What features you might miss with custodial accounts?
- No Participant loan: A quick online research will show that most of the major institutions do not offer a participant loan.
- No Self-directed investments: Financial institutions limit investment options to stocks, bonds, mutual funds, and other financial products they offer.
- No Checkbook control: You will not get the checkbook control feature. Every transaction needs to be approved by a custodian and may lead to additional delay and/or transaction fees…
What features you will receive with a truly self-directed Solo 401(k) plan?

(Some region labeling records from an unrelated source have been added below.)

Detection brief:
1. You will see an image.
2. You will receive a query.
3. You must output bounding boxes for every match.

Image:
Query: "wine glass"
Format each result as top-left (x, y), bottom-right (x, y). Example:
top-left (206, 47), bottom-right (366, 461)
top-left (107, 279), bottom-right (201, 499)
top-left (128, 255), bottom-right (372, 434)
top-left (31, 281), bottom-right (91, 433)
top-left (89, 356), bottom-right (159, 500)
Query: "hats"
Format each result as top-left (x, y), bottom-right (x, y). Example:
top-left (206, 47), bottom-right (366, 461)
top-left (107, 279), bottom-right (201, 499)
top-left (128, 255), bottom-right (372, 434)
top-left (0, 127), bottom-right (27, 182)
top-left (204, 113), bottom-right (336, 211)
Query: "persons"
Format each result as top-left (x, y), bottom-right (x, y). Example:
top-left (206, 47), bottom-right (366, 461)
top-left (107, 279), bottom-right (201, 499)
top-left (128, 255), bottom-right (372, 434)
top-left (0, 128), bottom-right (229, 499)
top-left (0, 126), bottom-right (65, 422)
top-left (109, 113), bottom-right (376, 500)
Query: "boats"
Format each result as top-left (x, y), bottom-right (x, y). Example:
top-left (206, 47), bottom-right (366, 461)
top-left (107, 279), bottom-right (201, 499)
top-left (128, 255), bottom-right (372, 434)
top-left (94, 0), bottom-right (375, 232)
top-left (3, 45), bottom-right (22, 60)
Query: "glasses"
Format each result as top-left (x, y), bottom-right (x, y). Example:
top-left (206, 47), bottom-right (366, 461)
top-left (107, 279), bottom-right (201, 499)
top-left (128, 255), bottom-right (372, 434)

- Participant loan: You can borrow up to $50,000 or 50% of your account balance, whichever is less. This is a particularly beneficial feature for owner-only businesses and self-employed professionals. No credit check, no minimum credit requirement, and an affordable interest rate (prime rate plus 1%).
- Self-directed investments: You get the liberty to invest your money in non-traditional investment options, including real estate, precious metals, mortgage notes, tax liens, tax deeds, private financing and similar custom options.
- Checkbook control: You are in complete control with checkbook feature, allowing you to make investments at your discretion. You won’t have to seek custodian consent and investing would be easier than issuing a check.
Think about: Financial institutions offer traditional investment options only and charge a fee every time you make an investment. With self-directed investments, they might lose their recurring fees, which is among the primary reasons why they offer $0 accounts.
While for professionals with a limited understanding of investment tools, Solo 401(k) plan offered by traditional institutions might work, but it will certainly not offer the flexibility sought by experienced investors.
Considering these points, you are free to make a choice, but keep in mind that every dollar you spend on fee could be $10 in three decades (at an annual interest of 8%) because of compounding interest. Pick your plan carefully!